====== ESTRATTO DEL DOCUMENTO

Leonardo Sciascia nel 1958, incoraggiato dal grande Elio Vittorini che negli anni ’50 lavorava per Giulio Einaudi, all’età di trentasette anni pubblica all’interno della Collana «Gettoni», la sua prima raccolta di Racconti Brevi, dal titolo Gli zii di Sicilia”.

La Collana «Gettoni» ideata da Elio Vittorini, scrittore e traduttore siciliano di successo e notorietà, trapiantato da Siracusa a Torino, allora assai conosciuto e ritenuto a ragione un importante intellettuale siciliano, come Leonardo Sciascia, nacque a Siracusa il 23 luglio 1908 e morì a Milano 12 febbraio 1966 alla giovane età di 58 anni.

============
====== DATI FORNITI

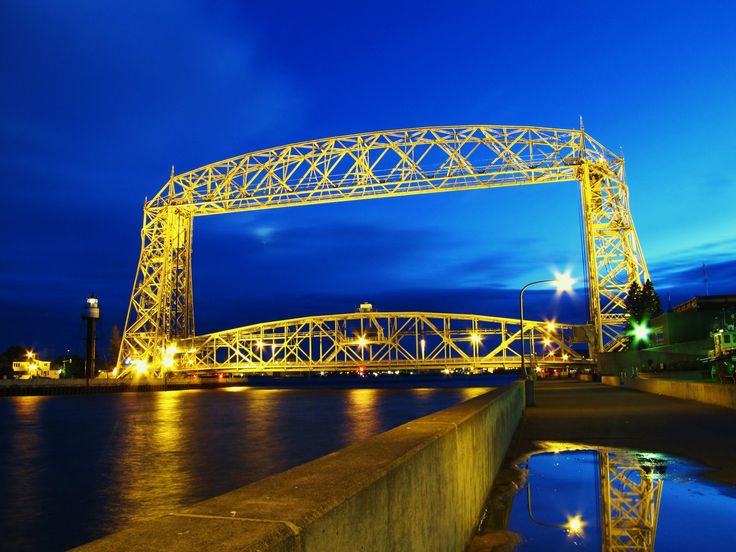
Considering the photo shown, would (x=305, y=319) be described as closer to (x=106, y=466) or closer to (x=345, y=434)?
(x=345, y=434)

============

CONSEGNA: Riprendi il testo su Leonardo Sciascia e la collana «Gettoni» e proseguilo dopo la sua ultima frase. Questi dati non hanno alcun ruolo in ciò che si chiede qui.

RISPOSTA ALL'ESERCIZIO:
Vittorini utilizzò brillantemente, per tutto il periodo degli anni ’50, dal 1951 al 1958, la Collana «Gettoni» per pubblicare opere contemporanee che si caratterizzavano per: 1) un’impronta patriottica e nazionale quale segno di uno stacco netto dalla Grande Guerra che aveva ridotto l’Italia ad un Paese completamente povero e da ricostruire dalle radici, con un popolo che doveva essere ri-vitalizzato, al quale doveva essere trasmessa speranza e volontà di creare un’Italia bellissima; 2) la scelta di dare spazio a giovani scrittori italiani e stranieri in grado di scrivere Romanzi, Racconti, Novelle, che dovevano avere un’impronta fiorente e colma di speranza, di grandi aspettative per uno splendido futuro da ricostruire, e in grado di raccontare, in modo diretto e sincero, storie di vita vera di quegli anni che dovevano dare una visione della Patria Italia reale che giorno dopo giorno stava germogliando dalle ceneri post-belliche.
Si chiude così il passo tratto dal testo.